Imagine you're planning a road trip and some roads give you fuel credits (negative cost) instead of costing you money. Dijkstra's algorithm would panic — it assumes every road costs you something. Bellman-Ford, on the other hand, is the calm navigator who says 'let me check every single road, multiple times, just to be sure I've found the cheapest route — even if some roads pay YOU to drive them.' It also warns you if there's a loop of fuel-credit roads that would let you drive forever for free, which would make any shortest-path answer meaningless.

Financial trading systems use graph algorithms to find arbitrage opportunities — sequences of currency exchanges that yield profit. GPS routing engines handle toll roads, ferry routes, and restricted zones. Network packet routing protocols like RIP (Routing Information Protocol) propagate cost updates across distributed nodes. In every one of these systems, the edge weights on a graph can be negative. That single reality invalidates Dijkstra's algorithm entirely, and it's the reason Bellman-Ford exists.

The core problem Bellman-Ford solves is single-source shortest paths in a weighted directed graph where edge weights can be negative. Dijkstra's greedy approach assumes that once a node is 'settled' its shortest distance is final — a guarantee that collapses the moment a future negative edge could have produced a cheaper path. Bellman-Ford abandons the greedy assumption and instead performs exhaustive relaxation: it checks every edge, repeatedly, until it's mathematically certain no cheaper path exists. As a bonus, it can detect negative-weight cycles — loops in the graph where traversing the cycle keeps reducing your total cost to negative infinity, making shortest paths undefined.

By the end of this article you'll understand exactly why Bellman-Ford performs V-1 relaxation passes and not V or V-2, how to implement it correctly in Java with proper negative-cycle detection, where it outperforms Dijkstra in practice, what the subtle off-by-one bugs look like in interview code, and how production systems like distributed routing protocols derive their design directly from this algorithm's properties.

What is Bellman-Ford? — Plain English

Bellman-Ford finds the shortest path from a source node to all other nodes in a weighted graph, even when some edge weights are negative. Dijkstra's algorithm fails with negative edges because it assumes that once a node is finalized, its distance cannot improve — negative edges can always make a path shorter. Bellman-Ford handles this by relaxing all edges V-1 times. Why V-1? The shortest path between any two nodes in a graph with V nodes uses at most V-1 edges (otherwise it would visit a node twice, forming a cycle). After V-1 relaxation passes, all shortest paths are found. A V-th pass that still relaxes an edge signals a negative cycle — a loop whose total weight is negative, making the shortest path undefined.
☆ ☆ ☆ ☆
> EXERCISE INSTRUCTIONS:
1. Please transcribe the Bellman-Ford passage between "By the end of" and "this algorithm's properties.", inclusive.
2. Extend the Bellman-Ford article past its final sentence.
☆ ☆ ☆ ☆
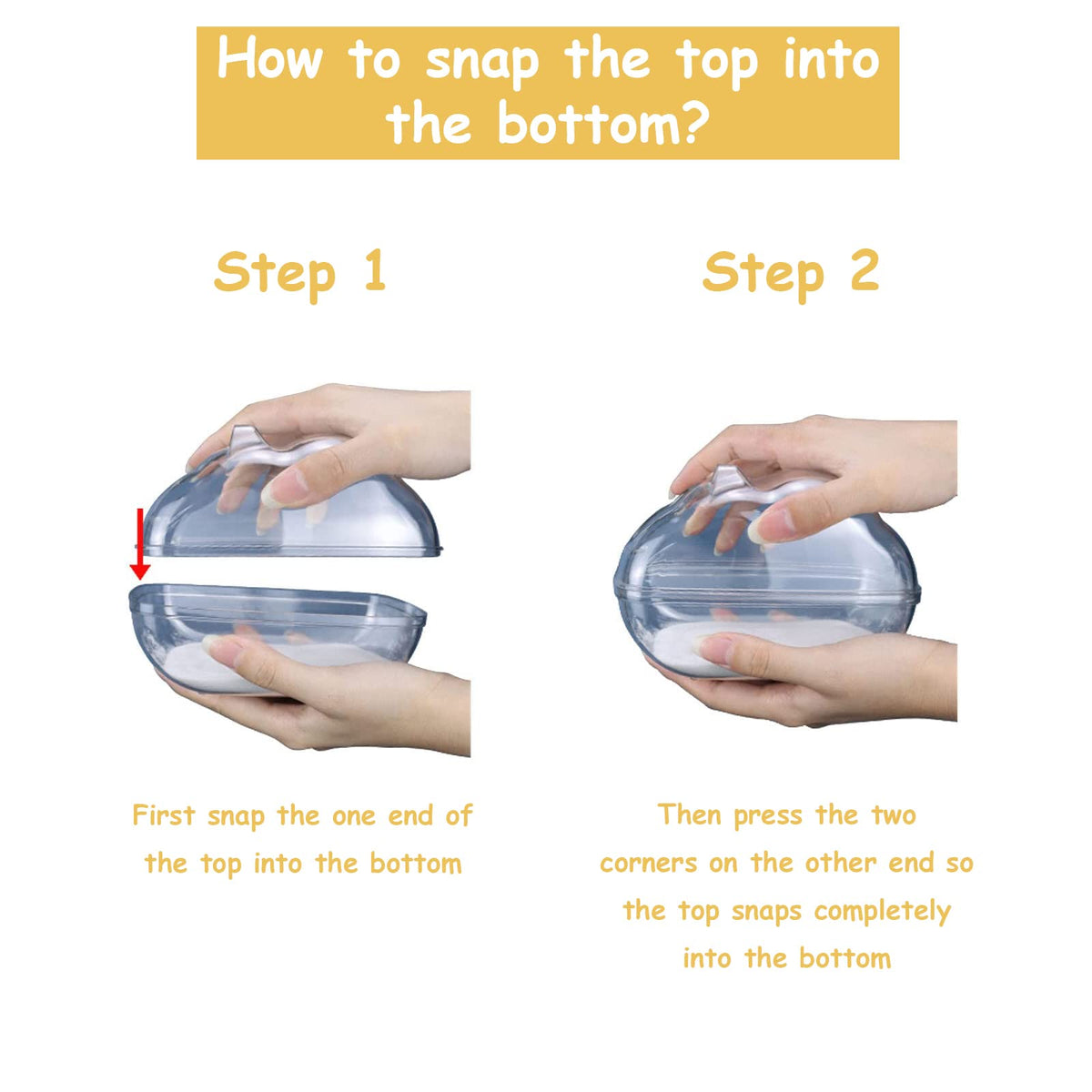 How to snap the top into the bottom?

Step 1

First snap the one end of the top into the bottom

Step 2

Then press the two corners on the other end so the top snaps completely into the bottom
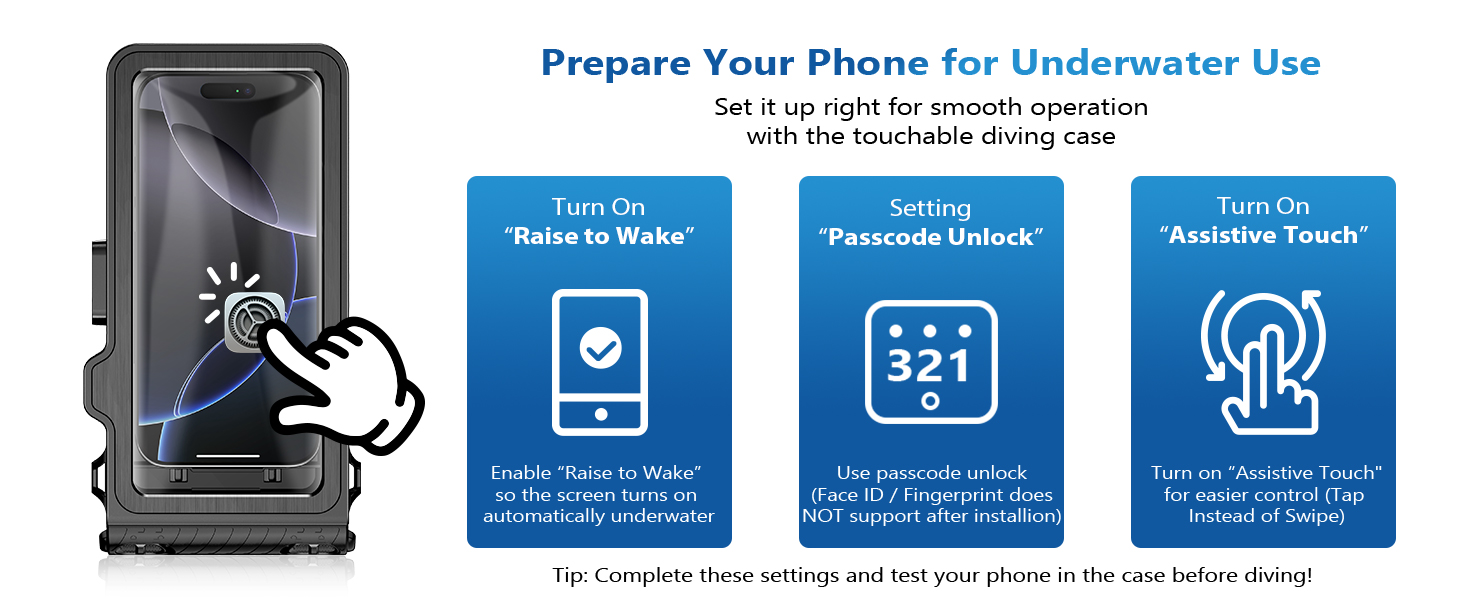 Prepare Your Phone for Underwater Use

Set it up right for smooth operation with the touchable diving case

Turn On
“Raise to Wake”

Enable “Raise to Wake” so the screen turns on automatically underwater

Setting
“Passcode Unlock”

321

Use passcode unlock (Face ID / Fingerprint does NOT support after installion)

Turn On
“Assistive Touch”

Turn on “Assistive Touch" for easier control (Tap Instead of Swipe)

Tip: Complete these settings and test your phone in the case before diving!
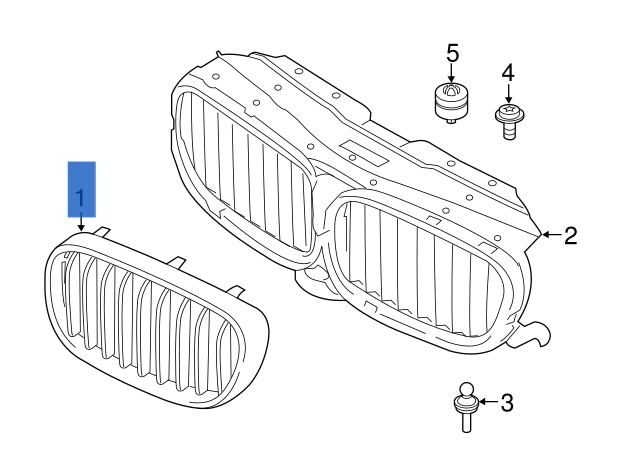 5
4
1
2
3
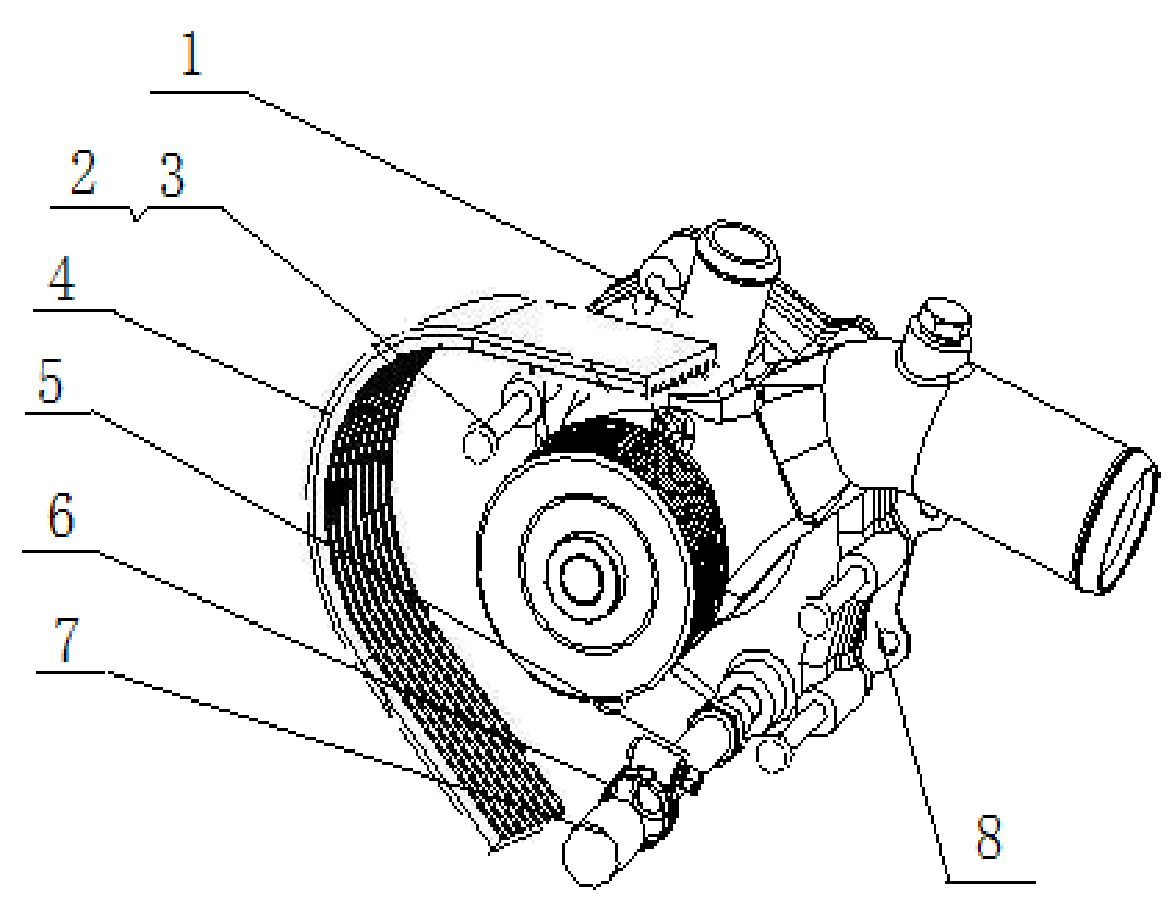 1
2
3
4
5
6
7
8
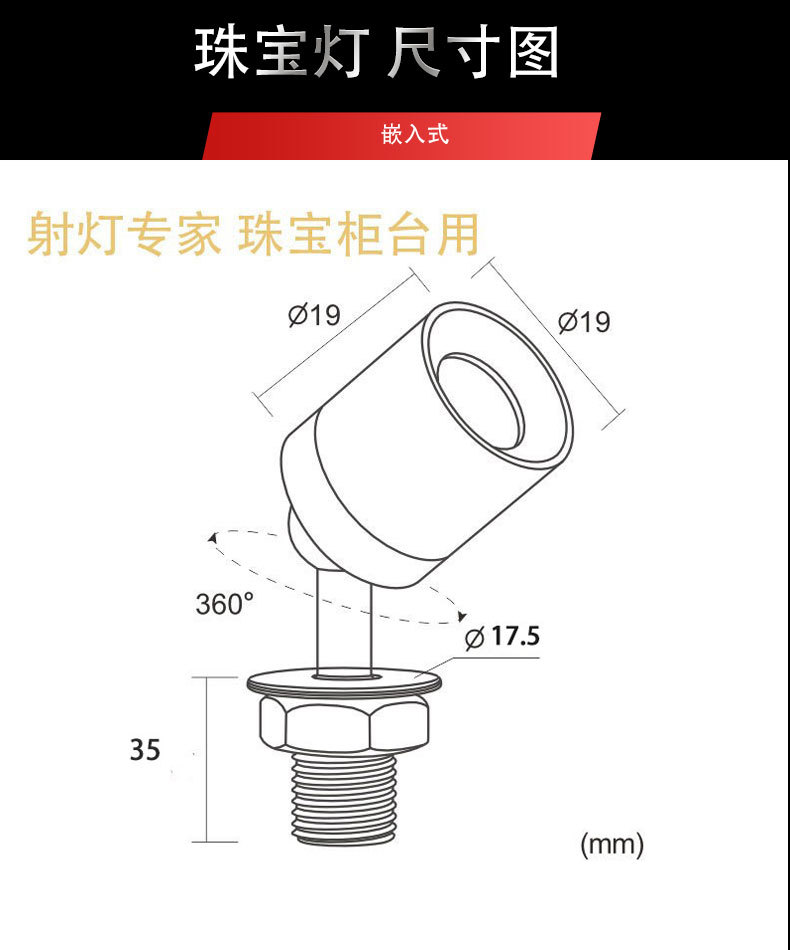 珠宝灯 尺寸图

嵌入式

射灯专家 珠宝柜台用

Ø19

Ø19

360°

Ø 17.5

35

(mm)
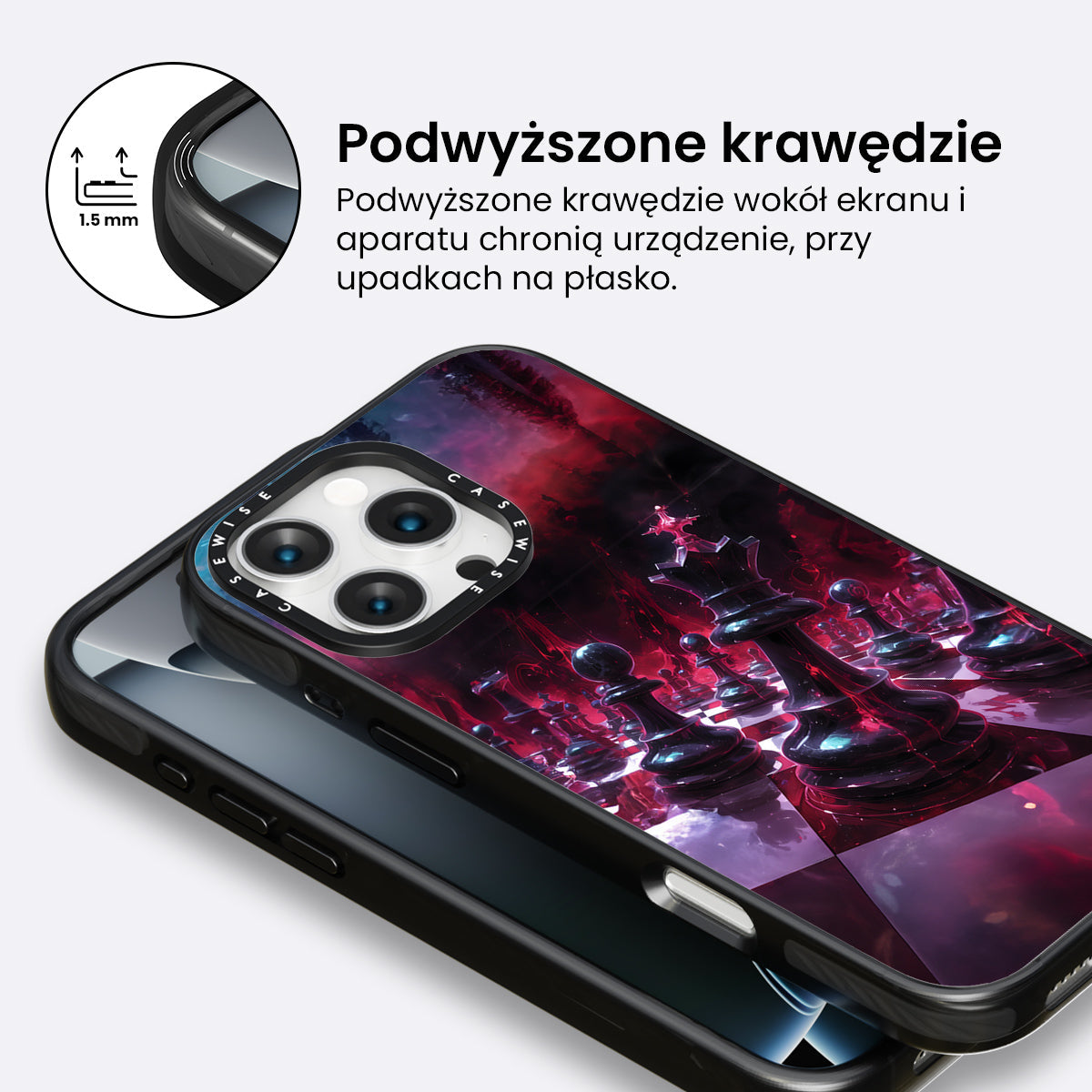 1.5 mm

Podwyższone krawędzie

Podwyższone krawędzie wokół ekranu i aparatu chronią urządzenie, przy upadkach na płasko.

CASEWISE CASEWISE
☆ ☆ ☆ ☆
> LIST OF ANSWERS:
1.
By the end of this article you'll understand exactly why Bellman-Ford performs V-1 relaxation passes and not V or V-2, how to implement it correctly in Java with proper negative-cycle detection, where it outperforms Dijkstra in practice, what the subtle off-by-one bugs look like in interview code, and how production systems like distributed routing protocols derive their design directly from this algorithm's properties.

2.
How Bellman-Ford Works — Step by Step

  1. Initialize dist[source] = 0, dist[all others] = infinity.
  2. Repeat V-1 times:
  3. a. For each edge (u, v, weight) in the edge list:
  4. b. If dist[u] + weight < dist[v]: relax → dist[v] = dist[u] + weight.
  5. Negative cycle detection: do one more pass over all edges.
  6. a. If any edge (u,v,w) still satisfies dist[u] + w < dist[v], a negative cycle exists.
  7. Return the dist array (and predecessors if path reconstruction is needed).

Worked Example — 5-Node Graph with Negative Edge

Graph edges (u,v,weight): (0,1,4),(0,2,5),(1,2,-3),(1,3,6),(2,4,2),(3,4,1),(4,3,-2). Source=0.

Initial: dist=[0,inf,inf,inf,inf].

Pass 1 (relax all edges)
  • (0,1,4): dist[1]=min(inf,0+4)=4.
  • (0,2,5): dist[2]=min(inf,0+5)=5.
  • (1,2,-3): dist[2]=min(5,4-3)=1.
  • (1,3,6): dist[3]=min(inf,4+6)=10.
  • (2,4,2): dist[4]=min(inf,1+2)=3.
  • (3,4,1): dist[4]=min(3,10+1)=3 (no change).
  • (4,3,-2): dist[3]=min(10,3-2)=1. dist after pass 1: [0,4,1,1,3].
Pass 2
  • (1,3,6): dist[3]=min(1,4+6)=1 no change.
  • (4,3,-2): dist[3]=min(1,3-2)=1 no change.
  • All others: no improvement. dist unchanged.

Passes 3,4: no changes. Final dist=[0,4,1,1,3].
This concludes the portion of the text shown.